I agree, although I’m not entirely sold on the artificiality of what we see. Cold climate, these could easily be natural blocks, given their enormity and the erosion.
sort of like giant and long-term versions of dried cracking mud?
Nice picture of natural blocks.
The geological formations in the world are fantastic. How many people knows that Mount Everest was the bottom of the sea before the http://en.wikipedia.org/wiki/Indian_Plate collided with the http://en.wikipedia.org/wiki/Eurasian_Plate
Mother nature must have had her square and straight edge out that day :)
These are naturally broken rock formations. Notice how tight they are to each other. Probably cracked due to extreme cold and ice which got into the vertical cracks. It eroded them from within for a long time, just enough to send the crack all the way to the bottom of each piece.

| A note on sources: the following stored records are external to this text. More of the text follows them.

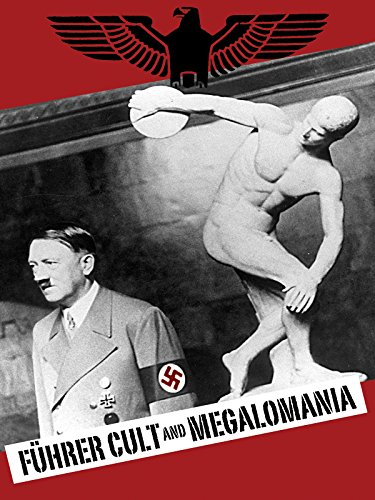 (Fuhrer Cult and Megalomania)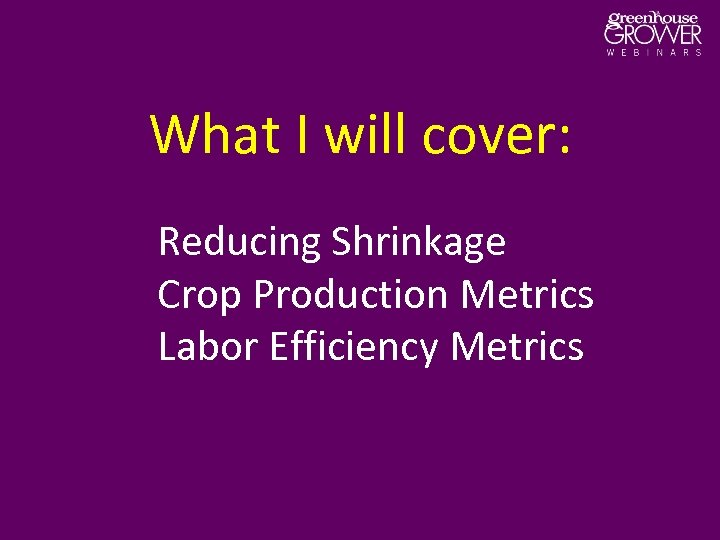What I will cover: Reducing Shrinkage Crop Production Metrics Labor Efficiency Metrics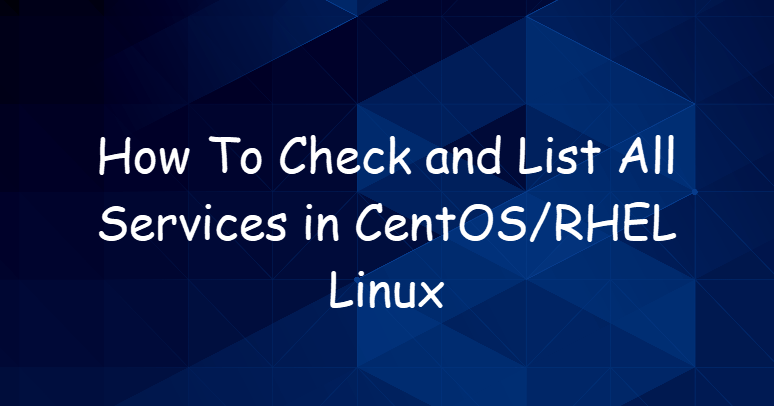 How To Check and List All Services in CentOSRHEL Linux 1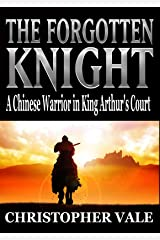 The Forgotten Knight: A Chinese Warrior in King Arthur's Court Kindle Edition
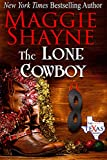 The Lone Cowboy (The Texas Brands Book 5)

Wouldn’t be surprised to learn that an earthquake also shook the area, and if it occurred during a hard freeze, it would have allowed the froze ice to break internally and the shock waves would have followed the cracks, thus breaking them all the way up and down.
No human hands in this stuff.
Now, the important question. Did they find a Yeti?
When does nature ever do straight lines?
Throw in fracturing from post-glacial isostatic rebound, and some of these could be merely cracked and weathered in situ.